This is an automated email from the ASF dual-hosted git repository.
snagel pushed a commit to branch master
in repository https://gitbox.apache.org/repos/asf/nutch.git
The following commit(s) were added to refs/heads/master by this push:
new 36c2ce6 NUTCH-2598 URLNormalizerChecker fails on invalid URLs in
input - output empty string for invalid URLs (MalformdURLException thrown) or
if normalizer(s) return null
new 9dd11cd Merge pull request #435 from
sebastian-nagel/NUTCH-2598-normalizerchecker-fails-on-invalid-url
36c2ce6 is described below
commit 36c2ce6925a7fc4e4c3f5b6052ee96d491d2e5eb
Author: Sebastian Nagel <[email protected]>
AuthorDate: Tue Jan 22 17:04:16 2019 +0100
NUTCH-2598 URLNormalizerChecker fails on invalid URLs in input
- output empty string for invalid URLs (MalformdURLException thrown)
or if normalizer(s) return null
---
src/java/org/apache/nutch/net/URLNormalizerChecker.java | 16 ++++++++++++++--
1 file changed, 14 insertions(+), 2 deletions(-)
diff --git a/src/java/org/apache/nutch/net/URLNormalizerChecker.java
b/src/java/org/apache/nutch/net/URLNormalizerChecker.java
index 2805f85..ee25f2f 100644
--- a/src/java/org/apache/nutch/net/URLNormalizerChecker.java
+++ b/src/java/org/apache/nutch/net/URLNormalizerChecker.java
@@ -16,6 +16,8 @@
*/
package org.apache.nutch.net;
+import java.net.MalformedURLException;
+
import org.apache.hadoop.util.ToolRunner;
import org.apache.nutch.util.AbstractChecker;
@@ -35,7 +37,8 @@ public class URLNormalizerChecker extends AbstractChecker {
+ "\n \t(if not given all configured URL normalizers are
applied)"
+ "\n -scope \tone of:
default,partition,generate_host_count,fetcher,crawldb,linkdb,inject,outlink"
+ "\n -stdin \ttool reads a list of URLs from stdin, one URL per
line"
- + "\n -listen <port>\trun tool as Telnet server listening on
<port>\n";
+ + "\n -listen <port>\trun tool as Telnet server listening on <port>"

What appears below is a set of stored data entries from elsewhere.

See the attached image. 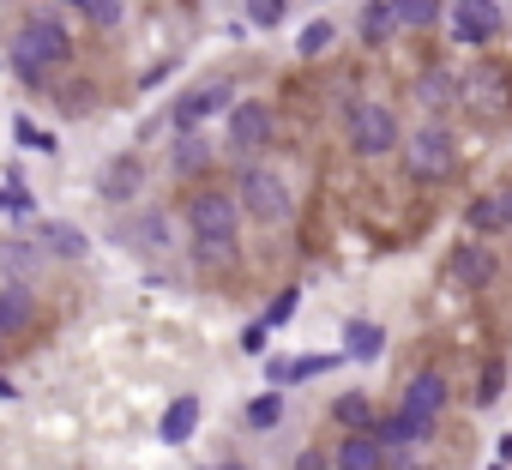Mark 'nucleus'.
<instances>
[{
  "instance_id": "obj_29",
  "label": "nucleus",
  "mask_w": 512,
  "mask_h": 470,
  "mask_svg": "<svg viewBox=\"0 0 512 470\" xmlns=\"http://www.w3.org/2000/svg\"><path fill=\"white\" fill-rule=\"evenodd\" d=\"M67 7H79L91 25H103V31H115L121 19H127V0H67Z\"/></svg>"
},
{
  "instance_id": "obj_2",
  "label": "nucleus",
  "mask_w": 512,
  "mask_h": 470,
  "mask_svg": "<svg viewBox=\"0 0 512 470\" xmlns=\"http://www.w3.org/2000/svg\"><path fill=\"white\" fill-rule=\"evenodd\" d=\"M344 139H350V151H356V157H368V163H374V157H398L410 133L398 127V109H392V103H374V97H368V103H356V109H350Z\"/></svg>"
},
{
  "instance_id": "obj_12",
  "label": "nucleus",
  "mask_w": 512,
  "mask_h": 470,
  "mask_svg": "<svg viewBox=\"0 0 512 470\" xmlns=\"http://www.w3.org/2000/svg\"><path fill=\"white\" fill-rule=\"evenodd\" d=\"M410 97H416V109L428 115V121H440L446 109H458V79L440 67V61H428L422 73H416V85H410Z\"/></svg>"
},
{
  "instance_id": "obj_32",
  "label": "nucleus",
  "mask_w": 512,
  "mask_h": 470,
  "mask_svg": "<svg viewBox=\"0 0 512 470\" xmlns=\"http://www.w3.org/2000/svg\"><path fill=\"white\" fill-rule=\"evenodd\" d=\"M296 302H302V290H278V296H272V308H266V326H272V332H278V326H290V320H296Z\"/></svg>"
},
{
  "instance_id": "obj_17",
  "label": "nucleus",
  "mask_w": 512,
  "mask_h": 470,
  "mask_svg": "<svg viewBox=\"0 0 512 470\" xmlns=\"http://www.w3.org/2000/svg\"><path fill=\"white\" fill-rule=\"evenodd\" d=\"M398 31H404V25H398V13H392V0H362V13H356V37H362L368 49H386Z\"/></svg>"
},
{
  "instance_id": "obj_20",
  "label": "nucleus",
  "mask_w": 512,
  "mask_h": 470,
  "mask_svg": "<svg viewBox=\"0 0 512 470\" xmlns=\"http://www.w3.org/2000/svg\"><path fill=\"white\" fill-rule=\"evenodd\" d=\"M193 428H199V398H193V392H181V398L163 410L157 434H163V446H187V440H193Z\"/></svg>"
},
{
  "instance_id": "obj_34",
  "label": "nucleus",
  "mask_w": 512,
  "mask_h": 470,
  "mask_svg": "<svg viewBox=\"0 0 512 470\" xmlns=\"http://www.w3.org/2000/svg\"><path fill=\"white\" fill-rule=\"evenodd\" d=\"M266 338H272L266 320H260V326H247V332H241V350H247V356H266Z\"/></svg>"
},
{
  "instance_id": "obj_15",
  "label": "nucleus",
  "mask_w": 512,
  "mask_h": 470,
  "mask_svg": "<svg viewBox=\"0 0 512 470\" xmlns=\"http://www.w3.org/2000/svg\"><path fill=\"white\" fill-rule=\"evenodd\" d=\"M121 235H127V242H133L145 260H163V254H175V248H169V217H163V211H139V217H133Z\"/></svg>"
},
{
  "instance_id": "obj_7",
  "label": "nucleus",
  "mask_w": 512,
  "mask_h": 470,
  "mask_svg": "<svg viewBox=\"0 0 512 470\" xmlns=\"http://www.w3.org/2000/svg\"><path fill=\"white\" fill-rule=\"evenodd\" d=\"M446 31H452V43H464V49H488V43H500V31H506V7H500V0H452Z\"/></svg>"
},
{
  "instance_id": "obj_38",
  "label": "nucleus",
  "mask_w": 512,
  "mask_h": 470,
  "mask_svg": "<svg viewBox=\"0 0 512 470\" xmlns=\"http://www.w3.org/2000/svg\"><path fill=\"white\" fill-rule=\"evenodd\" d=\"M13 398H19V392H13V380H0V404H13Z\"/></svg>"
},
{
  "instance_id": "obj_1",
  "label": "nucleus",
  "mask_w": 512,
  "mask_h": 470,
  "mask_svg": "<svg viewBox=\"0 0 512 470\" xmlns=\"http://www.w3.org/2000/svg\"><path fill=\"white\" fill-rule=\"evenodd\" d=\"M67 61H73V37H67V25L49 19V13H31L25 31L13 37V73L31 79V85H43V79L61 73Z\"/></svg>"
},
{
  "instance_id": "obj_18",
  "label": "nucleus",
  "mask_w": 512,
  "mask_h": 470,
  "mask_svg": "<svg viewBox=\"0 0 512 470\" xmlns=\"http://www.w3.org/2000/svg\"><path fill=\"white\" fill-rule=\"evenodd\" d=\"M31 242H37L49 260H85V254H91L85 229H73V223H37V235H31Z\"/></svg>"
},
{
  "instance_id": "obj_25",
  "label": "nucleus",
  "mask_w": 512,
  "mask_h": 470,
  "mask_svg": "<svg viewBox=\"0 0 512 470\" xmlns=\"http://www.w3.org/2000/svg\"><path fill=\"white\" fill-rule=\"evenodd\" d=\"M464 223H470V235H488V242H494V235H506V223H500V199H494V193H476L470 211H464Z\"/></svg>"
},
{
  "instance_id": "obj_5",
  "label": "nucleus",
  "mask_w": 512,
  "mask_h": 470,
  "mask_svg": "<svg viewBox=\"0 0 512 470\" xmlns=\"http://www.w3.org/2000/svg\"><path fill=\"white\" fill-rule=\"evenodd\" d=\"M187 229L193 242H241V199L223 187H199L187 199Z\"/></svg>"
},
{
  "instance_id": "obj_11",
  "label": "nucleus",
  "mask_w": 512,
  "mask_h": 470,
  "mask_svg": "<svg viewBox=\"0 0 512 470\" xmlns=\"http://www.w3.org/2000/svg\"><path fill=\"white\" fill-rule=\"evenodd\" d=\"M374 434H380V446H386V452H392V464H398V458H404V446H428V440L440 434V422L410 416L404 404H392V410L380 416V428H374Z\"/></svg>"
},
{
  "instance_id": "obj_10",
  "label": "nucleus",
  "mask_w": 512,
  "mask_h": 470,
  "mask_svg": "<svg viewBox=\"0 0 512 470\" xmlns=\"http://www.w3.org/2000/svg\"><path fill=\"white\" fill-rule=\"evenodd\" d=\"M398 404H404L410 416H428V422H440V416H446V404H452V380H446L440 368H416V374L404 380Z\"/></svg>"
},
{
  "instance_id": "obj_30",
  "label": "nucleus",
  "mask_w": 512,
  "mask_h": 470,
  "mask_svg": "<svg viewBox=\"0 0 512 470\" xmlns=\"http://www.w3.org/2000/svg\"><path fill=\"white\" fill-rule=\"evenodd\" d=\"M332 37H338V25H332V19H314V25L296 37V55H302V61H314V55H326V49H332Z\"/></svg>"
},
{
  "instance_id": "obj_21",
  "label": "nucleus",
  "mask_w": 512,
  "mask_h": 470,
  "mask_svg": "<svg viewBox=\"0 0 512 470\" xmlns=\"http://www.w3.org/2000/svg\"><path fill=\"white\" fill-rule=\"evenodd\" d=\"M43 260H49V254H43L37 242H0V272H7L19 290H25V284L43 272Z\"/></svg>"
},
{
  "instance_id": "obj_3",
  "label": "nucleus",
  "mask_w": 512,
  "mask_h": 470,
  "mask_svg": "<svg viewBox=\"0 0 512 470\" xmlns=\"http://www.w3.org/2000/svg\"><path fill=\"white\" fill-rule=\"evenodd\" d=\"M404 175L422 181V187H440L458 175V139L440 127V121H422L410 139H404Z\"/></svg>"
},
{
  "instance_id": "obj_35",
  "label": "nucleus",
  "mask_w": 512,
  "mask_h": 470,
  "mask_svg": "<svg viewBox=\"0 0 512 470\" xmlns=\"http://www.w3.org/2000/svg\"><path fill=\"white\" fill-rule=\"evenodd\" d=\"M37 199L25 193V187H0V211H31Z\"/></svg>"
},
{
  "instance_id": "obj_6",
  "label": "nucleus",
  "mask_w": 512,
  "mask_h": 470,
  "mask_svg": "<svg viewBox=\"0 0 512 470\" xmlns=\"http://www.w3.org/2000/svg\"><path fill=\"white\" fill-rule=\"evenodd\" d=\"M458 109H470L476 121H500L512 109V85L494 61H476L464 79H458Z\"/></svg>"
},
{
  "instance_id": "obj_24",
  "label": "nucleus",
  "mask_w": 512,
  "mask_h": 470,
  "mask_svg": "<svg viewBox=\"0 0 512 470\" xmlns=\"http://www.w3.org/2000/svg\"><path fill=\"white\" fill-rule=\"evenodd\" d=\"M392 13H398L404 31H434V25H446L452 0H392Z\"/></svg>"
},
{
  "instance_id": "obj_22",
  "label": "nucleus",
  "mask_w": 512,
  "mask_h": 470,
  "mask_svg": "<svg viewBox=\"0 0 512 470\" xmlns=\"http://www.w3.org/2000/svg\"><path fill=\"white\" fill-rule=\"evenodd\" d=\"M31 320H37V302H31V290L7 284V290H0V338H19V332H31Z\"/></svg>"
},
{
  "instance_id": "obj_31",
  "label": "nucleus",
  "mask_w": 512,
  "mask_h": 470,
  "mask_svg": "<svg viewBox=\"0 0 512 470\" xmlns=\"http://www.w3.org/2000/svg\"><path fill=\"white\" fill-rule=\"evenodd\" d=\"M241 254V242H193V260L199 266H229Z\"/></svg>"
},
{
  "instance_id": "obj_19",
  "label": "nucleus",
  "mask_w": 512,
  "mask_h": 470,
  "mask_svg": "<svg viewBox=\"0 0 512 470\" xmlns=\"http://www.w3.org/2000/svg\"><path fill=\"white\" fill-rule=\"evenodd\" d=\"M332 422H338L344 434H374V428H380V410H374L368 392H344V398H332Z\"/></svg>"
},
{
  "instance_id": "obj_37",
  "label": "nucleus",
  "mask_w": 512,
  "mask_h": 470,
  "mask_svg": "<svg viewBox=\"0 0 512 470\" xmlns=\"http://www.w3.org/2000/svg\"><path fill=\"white\" fill-rule=\"evenodd\" d=\"M494 199H500V223H506V235H512V187H494Z\"/></svg>"
},
{
  "instance_id": "obj_39",
  "label": "nucleus",
  "mask_w": 512,
  "mask_h": 470,
  "mask_svg": "<svg viewBox=\"0 0 512 470\" xmlns=\"http://www.w3.org/2000/svg\"><path fill=\"white\" fill-rule=\"evenodd\" d=\"M410 470H434V464H410Z\"/></svg>"
},
{
  "instance_id": "obj_36",
  "label": "nucleus",
  "mask_w": 512,
  "mask_h": 470,
  "mask_svg": "<svg viewBox=\"0 0 512 470\" xmlns=\"http://www.w3.org/2000/svg\"><path fill=\"white\" fill-rule=\"evenodd\" d=\"M296 470H332V452H320V446H308V452L296 458Z\"/></svg>"
},
{
  "instance_id": "obj_14",
  "label": "nucleus",
  "mask_w": 512,
  "mask_h": 470,
  "mask_svg": "<svg viewBox=\"0 0 512 470\" xmlns=\"http://www.w3.org/2000/svg\"><path fill=\"white\" fill-rule=\"evenodd\" d=\"M392 452L380 446V434H344L332 446V470H386Z\"/></svg>"
},
{
  "instance_id": "obj_26",
  "label": "nucleus",
  "mask_w": 512,
  "mask_h": 470,
  "mask_svg": "<svg viewBox=\"0 0 512 470\" xmlns=\"http://www.w3.org/2000/svg\"><path fill=\"white\" fill-rule=\"evenodd\" d=\"M278 422H284V392H278V386H266L260 398L247 404V428H253V434H266V428H278Z\"/></svg>"
},
{
  "instance_id": "obj_8",
  "label": "nucleus",
  "mask_w": 512,
  "mask_h": 470,
  "mask_svg": "<svg viewBox=\"0 0 512 470\" xmlns=\"http://www.w3.org/2000/svg\"><path fill=\"white\" fill-rule=\"evenodd\" d=\"M241 97H235V85L229 79H205V85H193V91H181L175 97V109H169V127L175 133H199L217 109H235Z\"/></svg>"
},
{
  "instance_id": "obj_13",
  "label": "nucleus",
  "mask_w": 512,
  "mask_h": 470,
  "mask_svg": "<svg viewBox=\"0 0 512 470\" xmlns=\"http://www.w3.org/2000/svg\"><path fill=\"white\" fill-rule=\"evenodd\" d=\"M446 272H452V284H464V290H488V284L500 278V260H494L482 242H458V248L446 254Z\"/></svg>"
},
{
  "instance_id": "obj_28",
  "label": "nucleus",
  "mask_w": 512,
  "mask_h": 470,
  "mask_svg": "<svg viewBox=\"0 0 512 470\" xmlns=\"http://www.w3.org/2000/svg\"><path fill=\"white\" fill-rule=\"evenodd\" d=\"M241 7H247V25L253 31H278L290 19V0H241Z\"/></svg>"
},
{
  "instance_id": "obj_16",
  "label": "nucleus",
  "mask_w": 512,
  "mask_h": 470,
  "mask_svg": "<svg viewBox=\"0 0 512 470\" xmlns=\"http://www.w3.org/2000/svg\"><path fill=\"white\" fill-rule=\"evenodd\" d=\"M103 199L109 205H127V199H139V187H145V163L139 157H109V169H103Z\"/></svg>"
},
{
  "instance_id": "obj_4",
  "label": "nucleus",
  "mask_w": 512,
  "mask_h": 470,
  "mask_svg": "<svg viewBox=\"0 0 512 470\" xmlns=\"http://www.w3.org/2000/svg\"><path fill=\"white\" fill-rule=\"evenodd\" d=\"M235 199H241V217H253V223H290V211H296V193H290V181L278 175V169H266V163H247L241 169V181H235Z\"/></svg>"
},
{
  "instance_id": "obj_33",
  "label": "nucleus",
  "mask_w": 512,
  "mask_h": 470,
  "mask_svg": "<svg viewBox=\"0 0 512 470\" xmlns=\"http://www.w3.org/2000/svg\"><path fill=\"white\" fill-rule=\"evenodd\" d=\"M500 380H506V368H500V362H494V368H482V380H476V404H482V410L500 398Z\"/></svg>"
},
{
  "instance_id": "obj_9",
  "label": "nucleus",
  "mask_w": 512,
  "mask_h": 470,
  "mask_svg": "<svg viewBox=\"0 0 512 470\" xmlns=\"http://www.w3.org/2000/svg\"><path fill=\"white\" fill-rule=\"evenodd\" d=\"M278 139V115H272V103H260V97H241L235 109H229V145L235 151H266Z\"/></svg>"
},
{
  "instance_id": "obj_27",
  "label": "nucleus",
  "mask_w": 512,
  "mask_h": 470,
  "mask_svg": "<svg viewBox=\"0 0 512 470\" xmlns=\"http://www.w3.org/2000/svg\"><path fill=\"white\" fill-rule=\"evenodd\" d=\"M211 163V151H205V139L199 133H175V151H169V169L175 175H193V169H205Z\"/></svg>"
},
{
  "instance_id": "obj_23",
  "label": "nucleus",
  "mask_w": 512,
  "mask_h": 470,
  "mask_svg": "<svg viewBox=\"0 0 512 470\" xmlns=\"http://www.w3.org/2000/svg\"><path fill=\"white\" fill-rule=\"evenodd\" d=\"M386 350V326H374V320H344V356L350 362H374Z\"/></svg>"
}]
</instances>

+ + "\n\nAn empty line is added to the output if a URL fails to
normalize (MalformedURLException or null returned).\n";
// Print help when no args given
if (args.length < 1) {
@@ -71,7 +74,16 @@ public class URLNormalizerChecker extends AbstractChecker {
}
protected int process(String line, StringBuilder output) throws Exception {
- output.append(normalizers.normalize(line, scope));
+ try {
+ String norm = normalizers.normalize(line, scope);
+ if (norm == null) {
+ output.append("");
+ } else {
+ output.append(norm);
+ }
+ } catch (MalformedURLException e) {
+ output.append("");
+ }
return 0;
}